John Paul Stevens, named to the Supreme Court by Gerald Ford and serving until Obama replaced him with Elena Kagan, has died at 99. He was the third-longest serving justice ever.
He eventually — near the end of his career — became known as a liberal of some sort. That's only because in the Rehnquist Court, especially from Shrub Bush's time on, and then the Roberts Court, the Overton Window of the Supreme Court shifted right a whole house from even the Burger Court and a whole neighborhood from the Warren Court.
At the time many Republicans bitched about the "apostasy" of David Souter, Stevens did not face complaints like that, though he did have a few murmurings. Indeed, as Jeffrey Rosen wrote, he still considered himself a "judicial conservative" as late as 2007.
I don’t think of myself as a liberal at all.
Emphasis is in the original.
Indeed, a year AFTER that, he voted with a largely Conservative majority to uphold a photo ID requirement on voting, in Crawford vs Marion County, basically opening the doors for the Kris Kobachs of the world, and buying the reasoning behind such claims.
Per that shifting Overton Window, Rosen records Stevens as saying:
"It is my firm conviction,” Justice John Paul Stevens wrote in the case striking down race-based enrollment policies in public schools, “that no Member of the Court that I joined in 1975 would have agreed with today’s decision.”
No doubt there.
Indeed, Stevens himself noted the Overton Window:
Including myself, every judge who’s been appointed to the court since Lewis Powell has been more conservative than his or her predecessor. Except maybe Justice Ginsburg. That’s bound to have an effect on the court.I see him as some version of a Bob Dole Main Street type conservative. But not a liberal.
I otherwise encourage readers to read through the full Rosen piece. It goes beyond just the Overton Window to look how liberalism had changed since the Warren Court. Rosen doesn't use the word "neoliberal," but he does use words like "technocratic."
Even the most liberal justices today have little appetite for the old approach.
Judicial liberalism, in other words, has largely become a conservative project: an effort to preserve the legal status quo in the face of efforts by a younger generation of conservatives to uproot the precedents of the past 40 years.
Stevens also, Rosen notes, was fairly generous on criminal rights. OTOH, he hated flag burning and supported it being declared unconstitutional non-speech.
Beyond his political stances, Stevens was idiosyncratic. But, he was a hard worker. As Wiki notes, he wrote first drafts of opinions himself. Also, he took the first look at cert positions himself. Most justices liberal and conservative alike have their clerks do this.

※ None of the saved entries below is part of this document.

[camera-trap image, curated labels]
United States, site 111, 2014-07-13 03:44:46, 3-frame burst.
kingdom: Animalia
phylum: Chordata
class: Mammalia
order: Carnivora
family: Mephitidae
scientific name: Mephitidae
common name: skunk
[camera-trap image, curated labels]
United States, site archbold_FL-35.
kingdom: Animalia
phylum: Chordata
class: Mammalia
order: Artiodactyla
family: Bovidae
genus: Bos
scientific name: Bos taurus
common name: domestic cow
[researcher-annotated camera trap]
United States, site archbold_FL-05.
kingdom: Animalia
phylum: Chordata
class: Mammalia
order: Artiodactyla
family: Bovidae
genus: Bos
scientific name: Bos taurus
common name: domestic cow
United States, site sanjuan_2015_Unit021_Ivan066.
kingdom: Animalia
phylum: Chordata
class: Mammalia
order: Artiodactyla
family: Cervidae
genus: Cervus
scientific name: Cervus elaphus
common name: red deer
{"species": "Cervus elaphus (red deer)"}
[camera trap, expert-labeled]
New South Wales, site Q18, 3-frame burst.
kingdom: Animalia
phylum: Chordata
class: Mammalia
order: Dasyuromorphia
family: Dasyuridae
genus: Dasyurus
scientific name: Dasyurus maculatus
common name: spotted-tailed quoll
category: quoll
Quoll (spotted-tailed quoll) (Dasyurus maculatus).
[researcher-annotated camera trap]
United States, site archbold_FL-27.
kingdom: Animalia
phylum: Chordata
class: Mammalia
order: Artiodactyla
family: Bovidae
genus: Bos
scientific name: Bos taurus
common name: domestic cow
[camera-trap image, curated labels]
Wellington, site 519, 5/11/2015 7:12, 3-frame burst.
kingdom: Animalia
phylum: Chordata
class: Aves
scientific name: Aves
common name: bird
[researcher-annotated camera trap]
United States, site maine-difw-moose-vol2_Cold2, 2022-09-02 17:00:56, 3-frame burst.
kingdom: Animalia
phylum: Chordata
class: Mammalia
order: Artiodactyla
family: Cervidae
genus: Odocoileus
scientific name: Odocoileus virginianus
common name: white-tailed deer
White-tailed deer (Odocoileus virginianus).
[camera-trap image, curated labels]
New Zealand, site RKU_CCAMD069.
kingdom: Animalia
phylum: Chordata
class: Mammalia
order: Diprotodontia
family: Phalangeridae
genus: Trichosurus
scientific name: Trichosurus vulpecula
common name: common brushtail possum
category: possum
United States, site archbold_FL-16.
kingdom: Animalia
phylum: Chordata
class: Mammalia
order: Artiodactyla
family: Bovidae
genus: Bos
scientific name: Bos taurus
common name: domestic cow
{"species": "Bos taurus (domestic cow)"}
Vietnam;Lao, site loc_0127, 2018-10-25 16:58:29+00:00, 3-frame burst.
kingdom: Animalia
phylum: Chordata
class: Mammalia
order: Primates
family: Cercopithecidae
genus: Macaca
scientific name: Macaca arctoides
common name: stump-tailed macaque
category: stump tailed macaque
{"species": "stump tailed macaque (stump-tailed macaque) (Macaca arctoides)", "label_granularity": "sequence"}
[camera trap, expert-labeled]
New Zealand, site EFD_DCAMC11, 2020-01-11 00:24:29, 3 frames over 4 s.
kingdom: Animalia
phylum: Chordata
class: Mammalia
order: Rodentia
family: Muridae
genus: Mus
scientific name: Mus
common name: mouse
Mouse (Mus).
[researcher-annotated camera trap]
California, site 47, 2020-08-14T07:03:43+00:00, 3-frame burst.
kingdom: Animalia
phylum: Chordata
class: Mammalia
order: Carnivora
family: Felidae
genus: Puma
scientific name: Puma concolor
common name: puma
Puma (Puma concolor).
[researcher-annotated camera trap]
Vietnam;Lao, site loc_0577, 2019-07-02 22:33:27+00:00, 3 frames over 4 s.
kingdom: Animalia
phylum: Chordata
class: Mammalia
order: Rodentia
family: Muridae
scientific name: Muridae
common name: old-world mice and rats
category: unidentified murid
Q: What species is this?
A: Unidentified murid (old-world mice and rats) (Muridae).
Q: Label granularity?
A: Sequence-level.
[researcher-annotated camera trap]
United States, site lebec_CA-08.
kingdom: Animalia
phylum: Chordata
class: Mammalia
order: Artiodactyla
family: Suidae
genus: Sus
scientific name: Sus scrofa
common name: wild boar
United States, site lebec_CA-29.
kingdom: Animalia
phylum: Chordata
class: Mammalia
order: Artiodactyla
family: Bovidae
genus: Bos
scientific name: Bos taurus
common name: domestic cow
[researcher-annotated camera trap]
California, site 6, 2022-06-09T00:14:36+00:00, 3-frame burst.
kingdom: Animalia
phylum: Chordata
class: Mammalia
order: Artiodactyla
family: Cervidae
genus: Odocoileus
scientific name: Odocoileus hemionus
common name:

And, this all said, thank doorknob he was not an originalist, as it's a crock of shit. And, per Rosen, at least he's not one of the modern technocrat libruls, among whom Breyer is the worst, and arguably to the right of where Stevens was on First Amendment issues. Ditto Kagan.
That said, he had some other, also serious problems.
Like being a Cubs fan!
And, I say that not just as a Cardinals fan.
Since Stevens was born on Chicago's South Side, he was some sort of front-runner, and traitor to the White Sox. That too probably ties with him being not at all a liberal.
After all, as he defended himself because the White Sox kind of sucked when he was a kid, liberals are supposed to like the downtrodden.
Well, the Cubs pretty much sucked after 1945, too. So there.